Disadvantages of Random Values
If you use random values in tests, you may encounter a number of problems.
First, the test may behave erratically. This is theoretically unacceptable, and can also cause a lot of problems in practice (for example, your system running the tests may decide that you broke everything and fixed it just because the test blinked red and perform some undesirable actions). The test should respond to code changes and only to it. The fall of tests due to environmental disruption is a problem, so there is no need to aggravate it by increasing the influence of the environment by adding tests that depend on the state of the random number generator.
Secondly, debugging such tests can be a serious problem. If the values on which the test fell were not preserved, then such a result may be useless in general.
Thirdly, the test code may lose its clarity when adding random numbers to it. What should be the square of a random number in our example? The square of this random number? With this approach, the test code will exactly repeat the function code (oh, by the way, a great idea, we will use it for verification!).
But in my case ...
Yes, in some cases, using random values may be useful. But you should be extremely wary of this. In some languages, it is possible to call private class methods. And this also can sometimes be useful. But this is no reason not to think seven times, and then two more before using this opportunity.

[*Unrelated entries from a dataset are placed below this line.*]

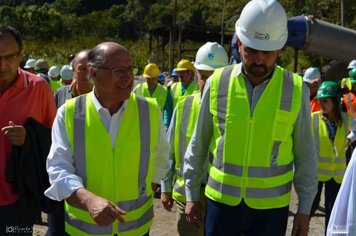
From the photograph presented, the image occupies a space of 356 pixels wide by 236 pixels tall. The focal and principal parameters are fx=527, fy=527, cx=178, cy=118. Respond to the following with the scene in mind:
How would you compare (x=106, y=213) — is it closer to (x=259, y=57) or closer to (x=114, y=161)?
(x=114, y=161)

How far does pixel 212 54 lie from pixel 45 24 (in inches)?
1808

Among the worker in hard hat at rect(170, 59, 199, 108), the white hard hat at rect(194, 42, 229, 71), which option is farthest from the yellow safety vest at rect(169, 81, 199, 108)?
the white hard hat at rect(194, 42, 229, 71)

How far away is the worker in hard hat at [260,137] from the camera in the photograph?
2.81 metres

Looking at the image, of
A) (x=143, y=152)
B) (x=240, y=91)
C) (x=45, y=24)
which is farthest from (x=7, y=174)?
(x=45, y=24)

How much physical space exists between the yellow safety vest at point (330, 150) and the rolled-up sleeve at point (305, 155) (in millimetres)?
2454

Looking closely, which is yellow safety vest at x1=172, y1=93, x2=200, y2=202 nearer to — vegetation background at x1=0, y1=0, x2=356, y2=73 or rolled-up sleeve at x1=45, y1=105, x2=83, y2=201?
rolled-up sleeve at x1=45, y1=105, x2=83, y2=201

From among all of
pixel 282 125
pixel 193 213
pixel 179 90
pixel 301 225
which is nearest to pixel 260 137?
pixel 282 125

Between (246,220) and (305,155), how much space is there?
48 centimetres

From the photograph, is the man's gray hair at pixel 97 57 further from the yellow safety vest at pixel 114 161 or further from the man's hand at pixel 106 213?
the man's hand at pixel 106 213

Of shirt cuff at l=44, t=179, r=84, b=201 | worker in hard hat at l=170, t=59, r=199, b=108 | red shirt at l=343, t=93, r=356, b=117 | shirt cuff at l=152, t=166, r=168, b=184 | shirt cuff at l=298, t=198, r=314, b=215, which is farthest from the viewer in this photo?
worker in hard hat at l=170, t=59, r=199, b=108

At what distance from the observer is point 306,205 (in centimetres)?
290

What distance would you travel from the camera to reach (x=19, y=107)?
3.14 m

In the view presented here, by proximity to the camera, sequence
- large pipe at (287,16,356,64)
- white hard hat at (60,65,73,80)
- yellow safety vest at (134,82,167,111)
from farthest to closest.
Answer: yellow safety vest at (134,82,167,111) → white hard hat at (60,65,73,80) → large pipe at (287,16,356,64)

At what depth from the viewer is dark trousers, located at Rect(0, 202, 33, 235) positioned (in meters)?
3.10
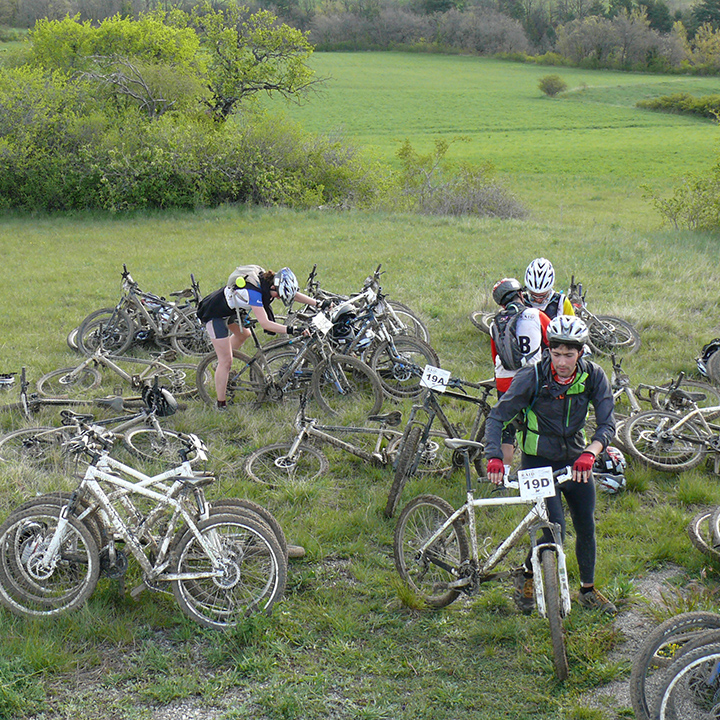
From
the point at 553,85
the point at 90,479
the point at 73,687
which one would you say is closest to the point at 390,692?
the point at 73,687

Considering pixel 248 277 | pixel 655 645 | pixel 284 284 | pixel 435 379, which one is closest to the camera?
pixel 655 645

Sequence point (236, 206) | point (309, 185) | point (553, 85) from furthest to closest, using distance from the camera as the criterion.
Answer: point (553, 85) < point (309, 185) < point (236, 206)

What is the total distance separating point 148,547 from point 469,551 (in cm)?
240

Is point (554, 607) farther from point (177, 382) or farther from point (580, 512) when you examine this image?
point (177, 382)

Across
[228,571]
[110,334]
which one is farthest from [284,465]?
[110,334]

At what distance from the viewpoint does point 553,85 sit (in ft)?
235

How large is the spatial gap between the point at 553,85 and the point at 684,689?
76485 millimetres

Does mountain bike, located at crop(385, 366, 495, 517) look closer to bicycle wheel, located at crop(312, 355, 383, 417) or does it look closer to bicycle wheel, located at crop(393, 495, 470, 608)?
bicycle wheel, located at crop(393, 495, 470, 608)

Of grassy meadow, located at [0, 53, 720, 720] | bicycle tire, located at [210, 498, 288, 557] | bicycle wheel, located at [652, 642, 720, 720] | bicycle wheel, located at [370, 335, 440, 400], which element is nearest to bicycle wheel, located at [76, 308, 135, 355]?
grassy meadow, located at [0, 53, 720, 720]

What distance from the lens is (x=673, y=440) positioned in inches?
296

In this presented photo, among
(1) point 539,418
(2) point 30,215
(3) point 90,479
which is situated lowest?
(2) point 30,215

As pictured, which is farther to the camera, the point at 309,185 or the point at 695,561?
the point at 309,185

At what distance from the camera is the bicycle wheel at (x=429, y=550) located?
17.2 ft

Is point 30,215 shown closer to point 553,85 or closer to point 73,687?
point 73,687
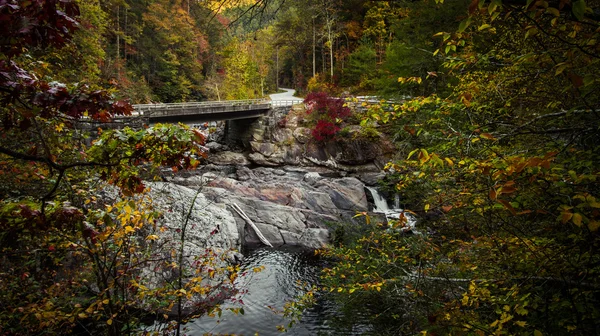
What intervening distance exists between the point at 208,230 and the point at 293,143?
16.7 metres

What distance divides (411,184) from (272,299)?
551 centimetres

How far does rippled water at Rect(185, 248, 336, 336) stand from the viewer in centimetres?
805

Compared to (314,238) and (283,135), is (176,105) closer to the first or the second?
(283,135)

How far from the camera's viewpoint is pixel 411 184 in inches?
313

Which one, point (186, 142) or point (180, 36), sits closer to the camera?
point (186, 142)

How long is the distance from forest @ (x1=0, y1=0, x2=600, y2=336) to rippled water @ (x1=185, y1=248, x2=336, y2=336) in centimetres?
67

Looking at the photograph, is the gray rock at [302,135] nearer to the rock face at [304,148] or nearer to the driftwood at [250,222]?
the rock face at [304,148]

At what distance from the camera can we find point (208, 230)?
10820mm

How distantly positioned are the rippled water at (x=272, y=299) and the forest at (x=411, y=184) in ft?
2.19

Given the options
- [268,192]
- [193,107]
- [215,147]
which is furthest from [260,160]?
[268,192]

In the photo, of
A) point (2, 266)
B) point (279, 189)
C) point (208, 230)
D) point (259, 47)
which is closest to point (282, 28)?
point (259, 47)

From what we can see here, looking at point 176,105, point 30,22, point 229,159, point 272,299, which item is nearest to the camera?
point 30,22

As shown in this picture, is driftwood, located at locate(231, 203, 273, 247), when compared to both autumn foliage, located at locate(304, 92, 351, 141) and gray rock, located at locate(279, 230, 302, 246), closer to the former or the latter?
gray rock, located at locate(279, 230, 302, 246)

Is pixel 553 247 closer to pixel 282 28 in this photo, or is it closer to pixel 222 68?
pixel 282 28
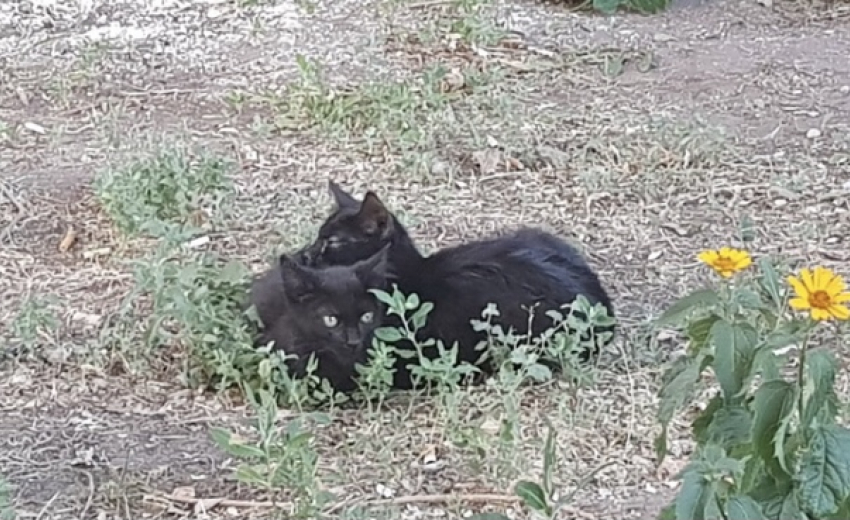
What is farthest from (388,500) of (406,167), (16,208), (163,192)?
(16,208)

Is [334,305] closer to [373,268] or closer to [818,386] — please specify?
[373,268]

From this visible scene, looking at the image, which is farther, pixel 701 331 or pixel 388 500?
pixel 388 500

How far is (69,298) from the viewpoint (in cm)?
413

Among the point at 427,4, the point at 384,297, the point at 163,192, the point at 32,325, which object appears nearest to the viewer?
the point at 384,297

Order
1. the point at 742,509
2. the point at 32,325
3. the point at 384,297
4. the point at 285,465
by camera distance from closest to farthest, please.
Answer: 1. the point at 742,509
2. the point at 285,465
3. the point at 384,297
4. the point at 32,325

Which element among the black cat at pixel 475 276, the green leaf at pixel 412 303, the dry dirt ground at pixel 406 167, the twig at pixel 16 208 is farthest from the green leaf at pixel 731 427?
the twig at pixel 16 208

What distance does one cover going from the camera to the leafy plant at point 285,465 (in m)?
2.93

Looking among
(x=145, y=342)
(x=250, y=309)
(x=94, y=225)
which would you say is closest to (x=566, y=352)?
(x=250, y=309)

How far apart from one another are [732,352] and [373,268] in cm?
167

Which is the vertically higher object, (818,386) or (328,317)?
(818,386)

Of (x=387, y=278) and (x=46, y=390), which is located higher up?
(x=387, y=278)

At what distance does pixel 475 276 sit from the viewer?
3.72m

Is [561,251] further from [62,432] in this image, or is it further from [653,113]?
[653,113]

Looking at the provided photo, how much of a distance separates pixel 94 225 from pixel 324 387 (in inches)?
56.0
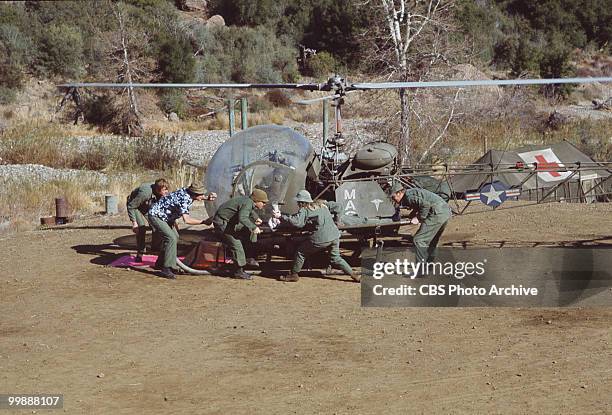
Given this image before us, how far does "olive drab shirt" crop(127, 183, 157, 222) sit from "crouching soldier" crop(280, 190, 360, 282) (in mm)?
2621

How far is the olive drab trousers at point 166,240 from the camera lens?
43.1 feet

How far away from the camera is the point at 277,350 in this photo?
31.3 feet

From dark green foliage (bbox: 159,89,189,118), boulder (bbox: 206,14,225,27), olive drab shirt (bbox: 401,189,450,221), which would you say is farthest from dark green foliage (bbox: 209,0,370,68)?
olive drab shirt (bbox: 401,189,450,221)

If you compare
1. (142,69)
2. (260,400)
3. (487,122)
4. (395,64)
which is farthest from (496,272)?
(142,69)

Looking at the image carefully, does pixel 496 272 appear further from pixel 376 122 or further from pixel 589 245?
pixel 376 122

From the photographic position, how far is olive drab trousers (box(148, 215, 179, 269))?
43.1 ft

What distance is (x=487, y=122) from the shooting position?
29422mm

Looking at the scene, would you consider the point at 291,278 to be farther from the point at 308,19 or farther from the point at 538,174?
the point at 308,19

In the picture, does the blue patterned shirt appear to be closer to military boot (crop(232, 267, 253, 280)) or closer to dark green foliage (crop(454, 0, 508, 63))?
military boot (crop(232, 267, 253, 280))

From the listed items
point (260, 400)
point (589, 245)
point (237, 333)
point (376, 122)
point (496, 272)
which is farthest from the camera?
point (376, 122)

I will give a couple of cases in which, in my opinion, you can close your eyes to the use of random values. This is not a complete list. If common sense tells you that you can or should even break the rule that I voiced above, break it.
You are looking for a mistake.You know that there is an error in your code, it sometimes manifests itself in production. It is not possible to find it, following the logic. You can try to find it too much. To do this, you can use your automatic testing system, which at each start will check a certain number of random values. Everything is good in this decision, except that it is not quite an autotest. This is just a bug script that you have integrated into your automated testing system for convenience. Think twice: you may not need this integration at all.
The source data is too large.It may happen that you are relatively indifferent to the source data, but their volume is such that storing them is difficult. In this case, you can create them on the fly, although storing pre-generated data is still preferable. There is also an option with automatic non-random generation.
If you nevertheless decided to use random values in your tests, you need to save the value with which the random number generator was initialized. If you use randomness in third-party modules or systems (for example, inside your database), this can cause serious technical difficulties.
I would like to add that automatic testing, in my opinion, is one of the most poorly researched and formalized areas in programming. You can get diametrically opposite answers to any question, and for any reason you can hear mutually exclusive opinions. Even the points of view of respected and recognized specialists can vary significantly. If right now you try searching to find the answer to the question discussed in my article, you will hear thousands of points of view, ranging from "randomness is necessary" to "randomness is unacceptable." I tried to explain my ideas as clearly as possible, because a simple formulation of the principles in the field of auto-testing has not been working for a long time.